Bologna, 23 febbraio
2003 III meeting nazionale di
Retrocomputing
Finalmente, dopo anni di sola lettura di commenti entusiastici
e visione del filmato relativo ad uno dei due meeting precedenti, quello
del 2001, avendo la possibilità di partecipare (grazie anche ad
Antonio per il trasporto), posso anche io dire la mia su un retromeeting
:-) Ecco "Il mio primo retromeeting", newsgroup
retro.chiacchiere, 24/02/2003: Già, quello che si è tenuto ieri è stato proprio
il mio primo retromeeting e devo dire che è stato migliore di quanto non pensassi! Ma
vediamo un po' come ho passato la giornata... Verso le 10 arriva a prendermi Antonio e ci avviamo verso Bologna
tramite l'autostrada A1 senza grossi problemi. Arrivati poi in prossimità dell'uscita della tangenziale che conduce all'aeroporto, non essendo
sicuri al 100% che quella fosse l'uscita giusta (pur essendo dotati di
cartine varie) chiamiamo il Rubinelli pensando che si trovasse già
sul posto per poi scoprire che era ancora in autostrada :-) Ci facciamo coraggio, usciamo dalla tangenziale e dopo qualche
peripezia, grazie ad un simpatico corridore, riusciamo a beccare la trattoria, scoprendo di essere I PRIMI ARRIVATI... In seguito arriveranno Fabio, in motocicletta, e poi tutti gli
altri fino ad essere un gruppetto piuttosto sostanzioso! Si dà così
il via agli scambi, che nel mio caso erano materiali davvero di piccole dimensioni,
eccetto una sopresa: il neoconosciuto Andrea - AlphaPi mi ha portato una motherboard A4000 da cui dovrò poi dissaldare un integrato che mi occorre.
La prima motherboard A4000 mai avuta per le mani (eccettuata quella dell'A4000T).
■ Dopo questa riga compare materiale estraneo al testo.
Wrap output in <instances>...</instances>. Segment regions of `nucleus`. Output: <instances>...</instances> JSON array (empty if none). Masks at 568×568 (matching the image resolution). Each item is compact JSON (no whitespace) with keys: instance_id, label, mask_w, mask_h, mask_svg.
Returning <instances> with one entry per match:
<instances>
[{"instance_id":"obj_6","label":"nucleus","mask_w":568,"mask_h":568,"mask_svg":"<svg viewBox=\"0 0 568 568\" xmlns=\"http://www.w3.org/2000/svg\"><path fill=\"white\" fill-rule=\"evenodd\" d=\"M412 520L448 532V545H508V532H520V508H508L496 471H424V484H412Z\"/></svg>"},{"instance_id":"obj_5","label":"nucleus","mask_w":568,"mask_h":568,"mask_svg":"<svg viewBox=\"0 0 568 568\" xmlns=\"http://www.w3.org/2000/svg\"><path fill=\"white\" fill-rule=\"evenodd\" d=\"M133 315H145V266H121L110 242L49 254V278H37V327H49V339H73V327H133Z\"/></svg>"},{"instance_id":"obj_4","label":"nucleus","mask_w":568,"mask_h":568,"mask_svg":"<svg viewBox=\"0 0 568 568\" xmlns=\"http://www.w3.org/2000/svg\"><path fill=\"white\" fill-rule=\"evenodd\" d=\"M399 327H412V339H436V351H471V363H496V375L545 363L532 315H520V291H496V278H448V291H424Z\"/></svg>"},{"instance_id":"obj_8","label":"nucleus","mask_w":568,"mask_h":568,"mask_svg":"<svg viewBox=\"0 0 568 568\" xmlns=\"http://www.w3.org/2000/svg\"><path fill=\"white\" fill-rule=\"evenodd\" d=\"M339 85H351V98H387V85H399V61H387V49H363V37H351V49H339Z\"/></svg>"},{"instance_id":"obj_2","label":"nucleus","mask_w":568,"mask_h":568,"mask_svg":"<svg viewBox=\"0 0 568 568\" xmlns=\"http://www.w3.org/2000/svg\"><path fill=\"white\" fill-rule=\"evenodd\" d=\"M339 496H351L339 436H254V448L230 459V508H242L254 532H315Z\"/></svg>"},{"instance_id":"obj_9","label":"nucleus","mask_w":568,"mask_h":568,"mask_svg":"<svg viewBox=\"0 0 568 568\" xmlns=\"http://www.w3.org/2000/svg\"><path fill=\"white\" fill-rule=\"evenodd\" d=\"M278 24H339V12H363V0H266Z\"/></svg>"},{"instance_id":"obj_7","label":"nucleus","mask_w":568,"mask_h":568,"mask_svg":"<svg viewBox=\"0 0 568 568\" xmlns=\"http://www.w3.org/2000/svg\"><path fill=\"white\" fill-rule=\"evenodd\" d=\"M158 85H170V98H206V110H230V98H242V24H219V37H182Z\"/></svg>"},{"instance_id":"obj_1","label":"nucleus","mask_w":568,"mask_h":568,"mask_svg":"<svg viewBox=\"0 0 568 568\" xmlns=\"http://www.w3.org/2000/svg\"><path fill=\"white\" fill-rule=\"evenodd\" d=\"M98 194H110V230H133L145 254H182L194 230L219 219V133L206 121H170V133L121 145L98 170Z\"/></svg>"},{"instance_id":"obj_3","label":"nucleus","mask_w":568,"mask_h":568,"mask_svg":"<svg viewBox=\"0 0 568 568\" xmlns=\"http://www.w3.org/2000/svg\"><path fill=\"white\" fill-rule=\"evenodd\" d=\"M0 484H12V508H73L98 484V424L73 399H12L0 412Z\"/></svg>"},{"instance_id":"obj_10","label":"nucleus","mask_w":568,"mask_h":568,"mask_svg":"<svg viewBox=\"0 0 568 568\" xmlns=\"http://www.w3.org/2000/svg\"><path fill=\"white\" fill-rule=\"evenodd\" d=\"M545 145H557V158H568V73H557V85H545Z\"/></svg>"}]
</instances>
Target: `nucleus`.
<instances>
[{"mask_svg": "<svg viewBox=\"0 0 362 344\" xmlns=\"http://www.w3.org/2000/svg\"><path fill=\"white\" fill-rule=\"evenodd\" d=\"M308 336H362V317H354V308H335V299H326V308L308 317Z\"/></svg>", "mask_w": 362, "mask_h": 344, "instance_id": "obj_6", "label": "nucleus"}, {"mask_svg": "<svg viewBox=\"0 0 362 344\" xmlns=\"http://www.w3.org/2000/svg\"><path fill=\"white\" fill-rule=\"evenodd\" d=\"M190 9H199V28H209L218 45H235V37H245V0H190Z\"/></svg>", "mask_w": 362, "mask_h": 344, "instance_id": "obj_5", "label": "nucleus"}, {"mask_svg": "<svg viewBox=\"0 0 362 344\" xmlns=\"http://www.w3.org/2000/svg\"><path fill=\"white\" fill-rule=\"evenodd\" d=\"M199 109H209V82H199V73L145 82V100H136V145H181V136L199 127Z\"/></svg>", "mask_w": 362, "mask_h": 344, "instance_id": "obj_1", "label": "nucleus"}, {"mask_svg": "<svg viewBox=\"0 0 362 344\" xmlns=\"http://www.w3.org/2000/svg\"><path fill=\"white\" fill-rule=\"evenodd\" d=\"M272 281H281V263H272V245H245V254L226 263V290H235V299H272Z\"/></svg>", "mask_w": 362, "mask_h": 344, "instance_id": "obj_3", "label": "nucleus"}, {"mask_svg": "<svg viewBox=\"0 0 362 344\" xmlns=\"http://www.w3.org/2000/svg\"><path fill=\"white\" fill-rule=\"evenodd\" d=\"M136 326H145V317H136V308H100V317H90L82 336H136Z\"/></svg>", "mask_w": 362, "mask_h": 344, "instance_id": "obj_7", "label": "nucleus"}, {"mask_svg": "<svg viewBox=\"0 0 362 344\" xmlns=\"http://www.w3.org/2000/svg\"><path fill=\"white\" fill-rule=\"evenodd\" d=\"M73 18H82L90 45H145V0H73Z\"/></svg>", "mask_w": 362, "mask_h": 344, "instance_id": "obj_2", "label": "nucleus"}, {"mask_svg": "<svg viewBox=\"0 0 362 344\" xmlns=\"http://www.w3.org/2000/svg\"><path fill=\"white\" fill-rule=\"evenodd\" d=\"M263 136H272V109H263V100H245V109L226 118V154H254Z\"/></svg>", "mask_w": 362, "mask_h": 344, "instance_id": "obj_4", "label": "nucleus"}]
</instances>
Arrivati i più ritardatari, verso credo le 13 il gruppo
ha fatto ingresso nel ristorante dove il primo impatto non è stato dei migliori:
c'erano solo dei gran grissini e come prime portate un'enorme quantità
di antipasti... in seguito si è iniziato a ragionare (anche se, diceva Antonio,
per lui "iniziare a ragionare" sarebbe stata la situazione con Totò
in una nota pubblicità) col tris di primi, la cui parte migliore era
sicuramente l'ottima gramigna. Così via fino al dolce e al pagamento:
qui, oddio, non posso dire di non aver mangiato, ma comunque continuo a ritenere
che 30 euro fossero troppi ;-) Usciti dal ristorante penso verso le 16, ci siamo avviati verso
l'Hacklab dove ho avuto l'occasione di vedere all'opera (e non solo) macchine piuttosto particolari come il Microprofessor di Luigi, una minuscola
Sun con su installato NextStep, un sistema di videoscrittura Canon, un
Macintosh Portable e l'ormai noto "3000 a pezzettoni". Più tardi, dovendo ormai rientrare a casa, abbiamo lasciato
l'Hacklab per dirigerci poi verso l'autostrada: una cosa difficilissima, abbiamo
girato un bel po' (tra l'altro notando un negozio, "dott. Sax laboratorio",
sulla cui insegna compariva il marchio Commodore, purtroppo non immortalato)
ma alla fine ce l'abbiamo fatta e verso le 21 ho rimesso piede in casa. Desidero ringraziarvi tutti per la stupenda giornata trascorsa
insieme, alla prossima! E' stata davvero una giornata splendida e, considerando
che buona parte di questa si è trascorsa al ristorante, desidero
ringraziare coloro che hanno saputo animare la situazione trovando sempre
nuovi ed interessanti argomenti di cui parlare. Io mi trovavo con Antonio
Mule' alla mia sinistra e Daniele Lena alla destra, di fronte avevo Marco
"Wile" Paolini con alla sua destra Diego "Gifagra" e alla sua sinistra
Giorgio Morocutti. Alla destra di Daniele c'era invece Gerardo "RpT" che
riusciva, nonostante la mia totale non conoscenza di certi sistemi, ad
affascinarmi coi suoi racconti sugli AS/400 ed altri macchinoni IBM. E' anche stata l'occasione per rivedere, dopo parecchio
tempo, Leonardo Cerliani, che mi ha ispirato la seguente vignetta:
(cliccate sull'immagine per una visualizzazione full-size)
Insomma, è decisamente un evento a cui, se
ne avrò la possibilità, cercherò senz'altro di partecipare
nuovamente in futuro. Ringrazio anche tutti coloro che non ho citato espressamente
per aver comunque reso possibile tutto ciò con la loro partecipazione,
che ha davvero prodotto una domenica memorabile.